Replace the preceding placeholders as follows:

* `<name>` (*required*) - A unique name for this connector.

* `https://<host>:<port>` (*required*) - The OpenSearch instance's host URL, which typically takes the form of `https://<host>:<port>`.

* `<index-name>` (*required*) - The name of the search index on the instance.

* `<username>` - If you're using basic authentication to the instance, the domain's master user's name.

* `<password>` - If you're using basic authentication to the instance, the domain's master user's password.

* `<aws-access-key-id>` - If you're using an existing AWS IAM user as the domain's master user, the AWS access key ID for the AWS IAM user. If you're also using AWS STS for authentication, this will be a temporary AWS access key ID.

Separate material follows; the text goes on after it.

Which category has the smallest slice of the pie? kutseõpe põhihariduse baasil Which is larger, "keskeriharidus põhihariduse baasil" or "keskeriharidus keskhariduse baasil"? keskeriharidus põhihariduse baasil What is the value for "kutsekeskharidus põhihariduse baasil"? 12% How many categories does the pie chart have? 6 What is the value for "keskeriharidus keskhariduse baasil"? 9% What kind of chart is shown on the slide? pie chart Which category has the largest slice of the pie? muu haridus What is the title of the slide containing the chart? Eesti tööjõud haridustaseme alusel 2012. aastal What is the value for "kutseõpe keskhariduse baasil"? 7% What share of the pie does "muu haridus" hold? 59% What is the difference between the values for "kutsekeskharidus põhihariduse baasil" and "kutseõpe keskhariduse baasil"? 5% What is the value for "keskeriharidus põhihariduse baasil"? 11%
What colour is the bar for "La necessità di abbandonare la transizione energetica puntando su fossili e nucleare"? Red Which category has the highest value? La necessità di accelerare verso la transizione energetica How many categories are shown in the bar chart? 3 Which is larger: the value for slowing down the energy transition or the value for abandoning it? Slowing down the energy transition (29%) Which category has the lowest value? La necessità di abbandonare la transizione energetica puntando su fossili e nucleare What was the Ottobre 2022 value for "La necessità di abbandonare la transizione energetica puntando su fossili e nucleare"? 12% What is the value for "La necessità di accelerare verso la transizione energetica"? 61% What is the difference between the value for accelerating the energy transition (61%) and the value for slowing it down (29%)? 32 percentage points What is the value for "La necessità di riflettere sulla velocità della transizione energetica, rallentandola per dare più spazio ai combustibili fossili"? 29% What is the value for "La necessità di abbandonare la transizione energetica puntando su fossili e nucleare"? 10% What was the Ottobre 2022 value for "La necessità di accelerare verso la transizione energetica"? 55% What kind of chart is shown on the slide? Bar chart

* `<aws-secret-access-key>` - If you're using an existing AWS IAM user as the domain's master user, the AWS secret access key for the AWS IAM user. If you're also using AWS STS for authentication, this will be a temporary AWS secret access key.

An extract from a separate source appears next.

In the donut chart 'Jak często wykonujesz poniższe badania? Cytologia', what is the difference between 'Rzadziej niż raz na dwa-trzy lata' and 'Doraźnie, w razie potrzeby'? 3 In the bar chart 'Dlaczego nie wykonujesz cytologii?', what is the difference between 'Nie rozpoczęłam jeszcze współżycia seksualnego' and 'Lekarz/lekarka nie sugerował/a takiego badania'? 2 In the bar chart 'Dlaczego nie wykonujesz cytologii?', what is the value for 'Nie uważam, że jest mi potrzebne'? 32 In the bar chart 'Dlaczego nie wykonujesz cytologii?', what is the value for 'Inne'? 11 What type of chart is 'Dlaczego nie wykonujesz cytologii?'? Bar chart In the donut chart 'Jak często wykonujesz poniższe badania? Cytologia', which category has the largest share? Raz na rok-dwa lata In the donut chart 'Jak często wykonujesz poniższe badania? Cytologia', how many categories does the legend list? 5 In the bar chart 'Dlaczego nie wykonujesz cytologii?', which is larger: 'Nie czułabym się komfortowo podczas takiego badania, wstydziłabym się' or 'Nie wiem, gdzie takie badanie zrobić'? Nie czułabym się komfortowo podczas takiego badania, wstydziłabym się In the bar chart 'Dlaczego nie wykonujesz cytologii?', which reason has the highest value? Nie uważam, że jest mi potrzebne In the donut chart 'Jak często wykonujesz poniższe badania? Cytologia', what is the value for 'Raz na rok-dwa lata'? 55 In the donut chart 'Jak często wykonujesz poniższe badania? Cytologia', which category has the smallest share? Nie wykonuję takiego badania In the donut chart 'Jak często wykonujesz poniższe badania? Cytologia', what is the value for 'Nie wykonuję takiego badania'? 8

* `<aws-session-token>` - If you're using AWS STS for authentication, the temporary AWS STS session token.

  <Warning>
    AWS STS credentials (consisting of a temporary AWS access key, temporary AWS secret access key, and temporary AWS STS session token) can be valid for as little as 15 minutes or as long as 36 hours, depending on how the credentials were initially
    generated. After the expiry time, the credentials are no longer valid and will no longer work with the corresponding OpenSearch connector.
    You must get a new set of AWS STS credentials to replace the expired ones by, which produces
    a new, refreshed temporary AWS access key, temporary AWS secret access key, and temporary AWS STS session token. For more information, see
    [Request temporary security credentials](https://docs.aws.amazon.com/IAM/latest/UserGuide/id_credentials_temp_request.html).

    After you generate refreshed temporary AWS STS credentials, you must update the OpenSearch connector's settings with the new, refreshed AWS STS credentials.
  </Warning>

* `<field-name>` (*source connectors only*) - Any specific fields to be accessed in the index.

* `<use-ssl>` (*required*) - True if the OpenSearch instance requires an SSL connection; otherwise, false.